== Collected data ==
%%
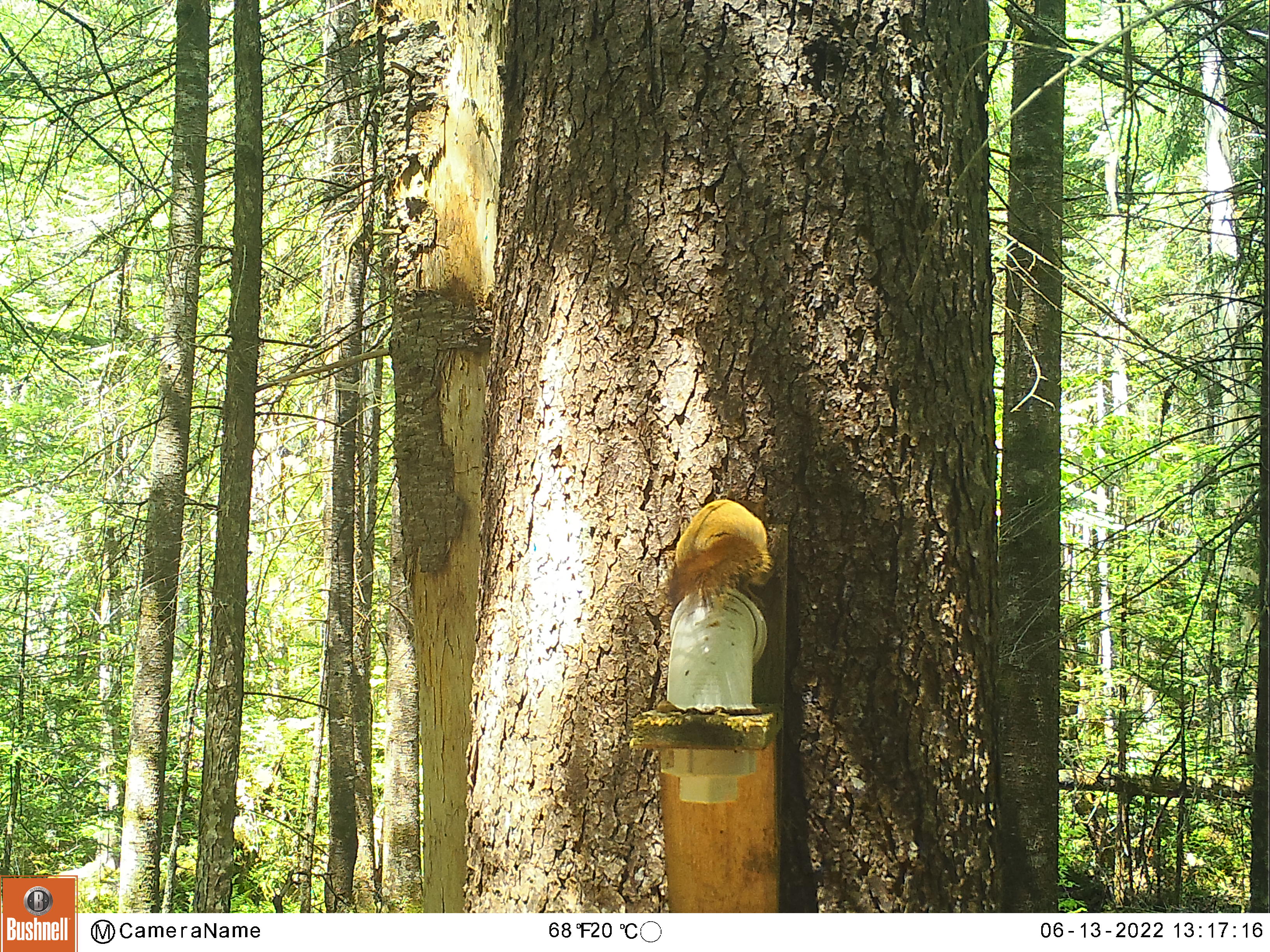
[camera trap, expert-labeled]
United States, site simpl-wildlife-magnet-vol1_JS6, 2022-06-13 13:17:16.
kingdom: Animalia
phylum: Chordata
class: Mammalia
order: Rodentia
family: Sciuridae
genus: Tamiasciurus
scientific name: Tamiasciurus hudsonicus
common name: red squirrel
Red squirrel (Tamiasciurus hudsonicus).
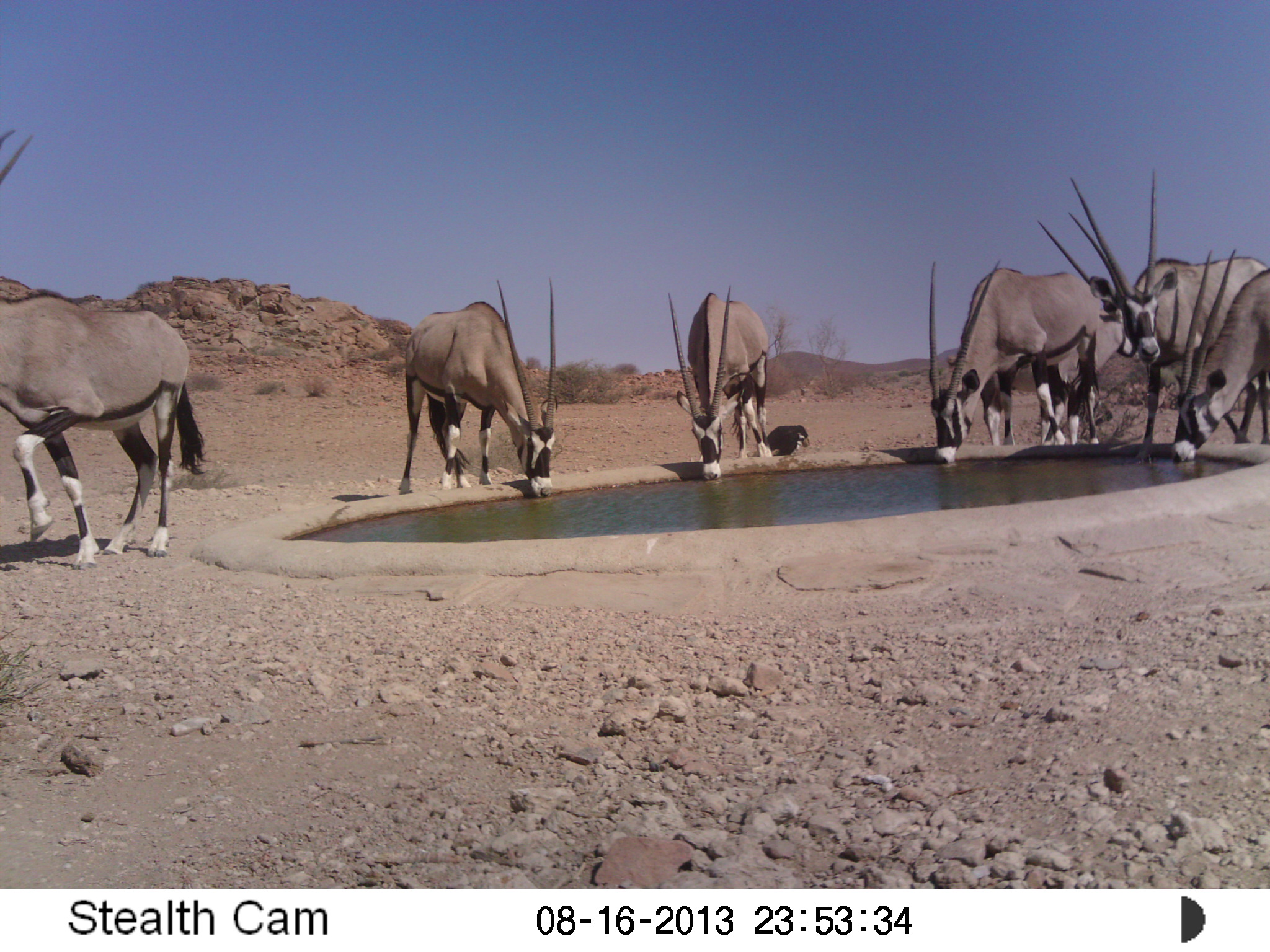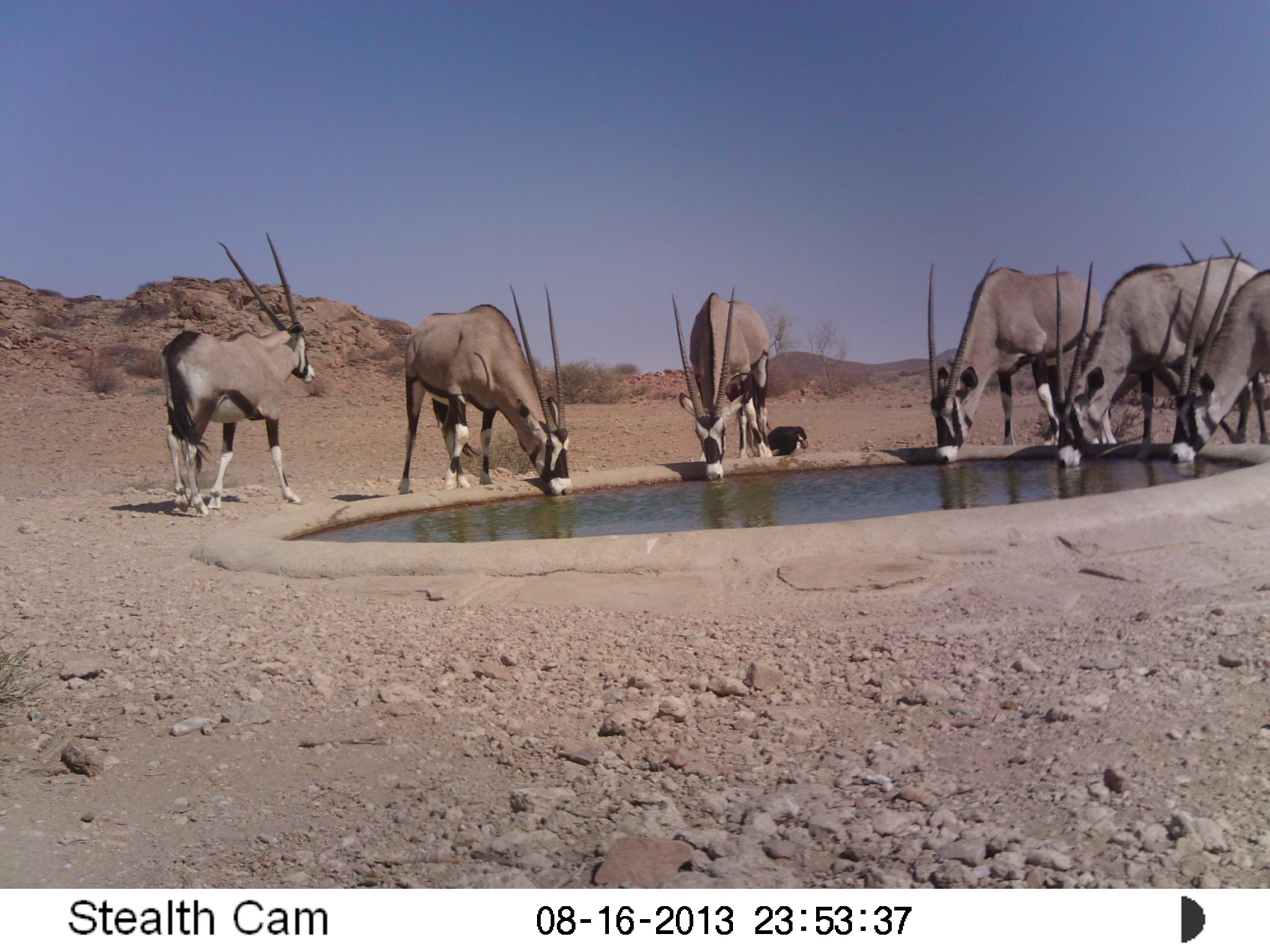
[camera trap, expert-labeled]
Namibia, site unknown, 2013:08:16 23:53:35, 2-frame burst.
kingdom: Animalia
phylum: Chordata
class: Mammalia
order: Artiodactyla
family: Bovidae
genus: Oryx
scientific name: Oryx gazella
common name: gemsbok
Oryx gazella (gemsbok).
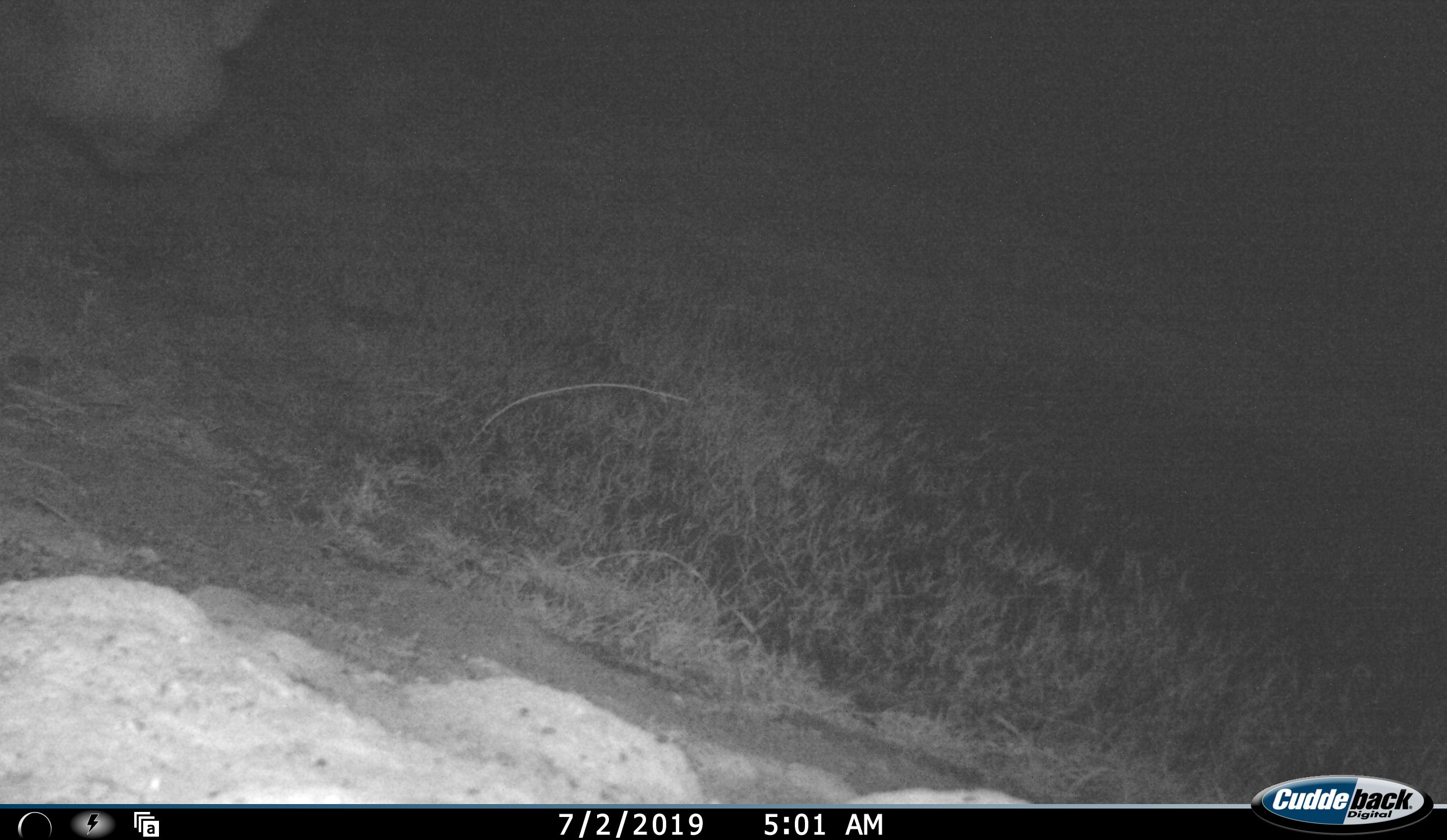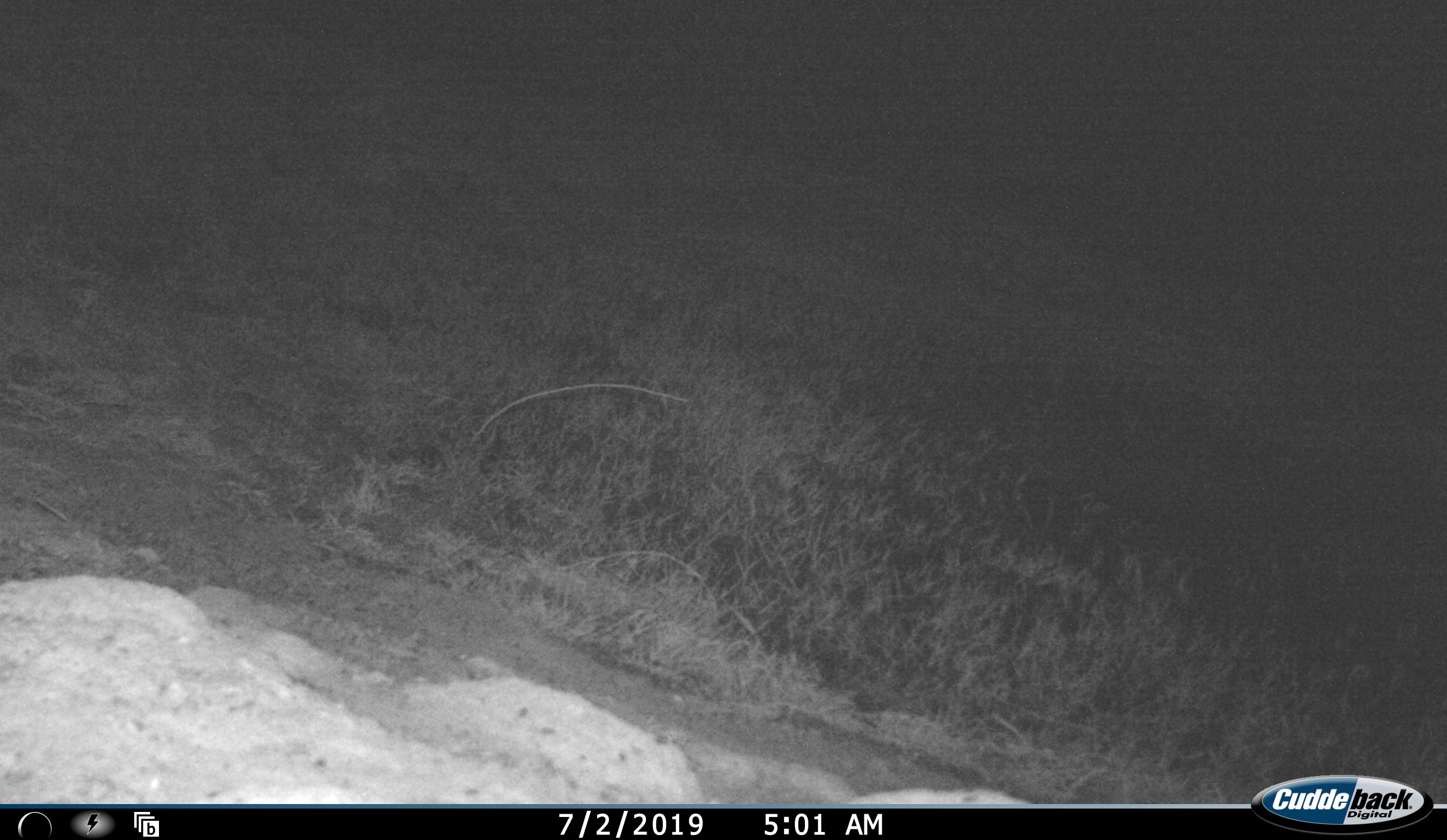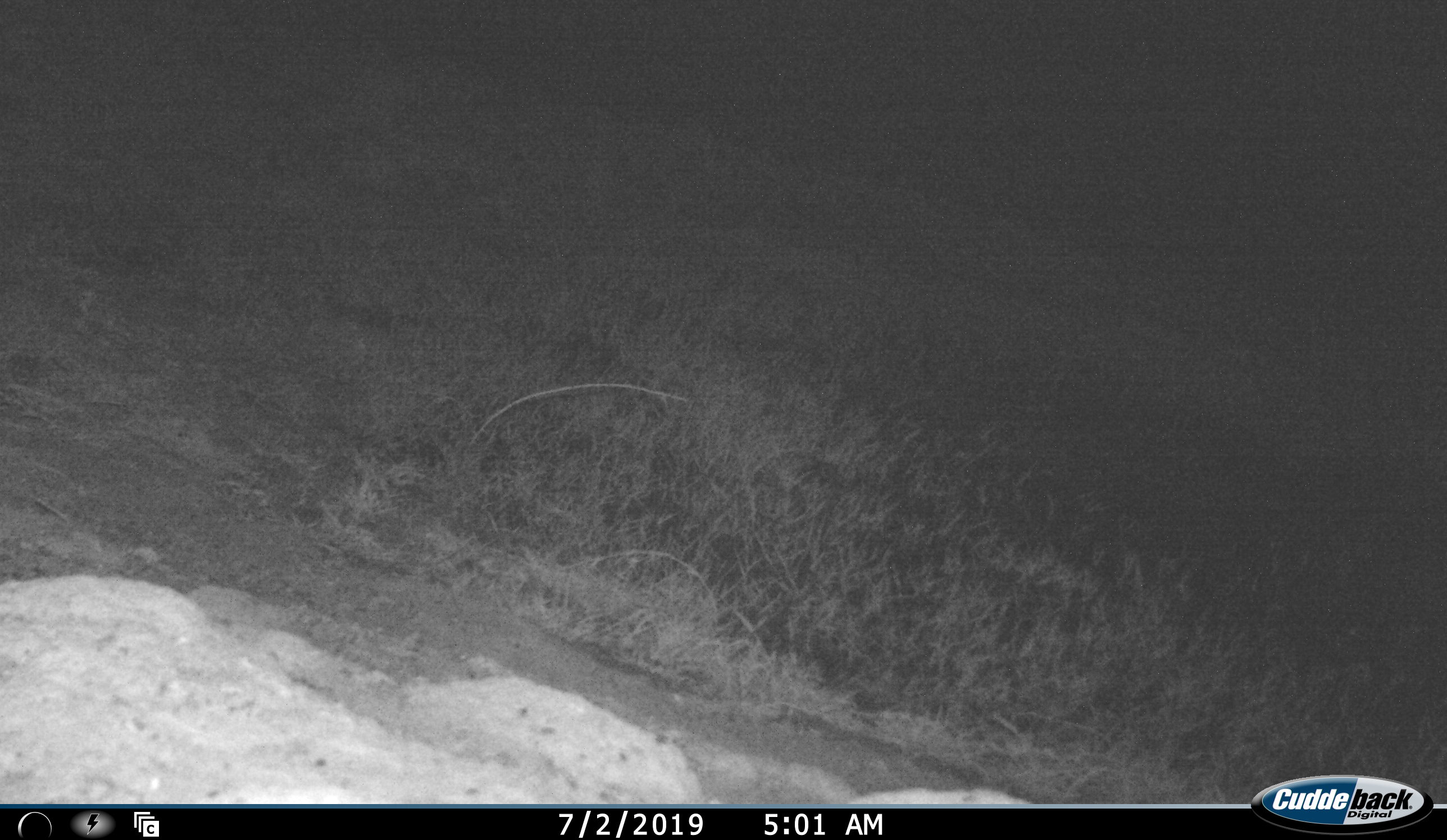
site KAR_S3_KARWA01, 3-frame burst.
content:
%%
== TASK INSTRUCTIONS ==
Give again, word for word, the lines above from the one with "scientific name: Tamiasciurus hudsonicus" through the final line of the data, both ends included. Do not copy any picture.

== RESULT OF THE TASK ==
scientific name: Tamiasciurus hudsonicus
common name: red squirrel
Red squirrel (Tamiasciurus hudsonicus).
[camera trap, expert-labeled]
Namibia, site unknown, 2013:08:16 23:53:35, 2-frame burst.
kingdom: Animalia
phylum: Chordata
class: Mammalia
order: Artiodactyla
family: Bovidae
genus: Oryx
scientific name: Oryx gazella
common name: gemsbok
Oryx gazella (gemsbok).
site KAR_S3_KARWA01, 3-frame burst.
content:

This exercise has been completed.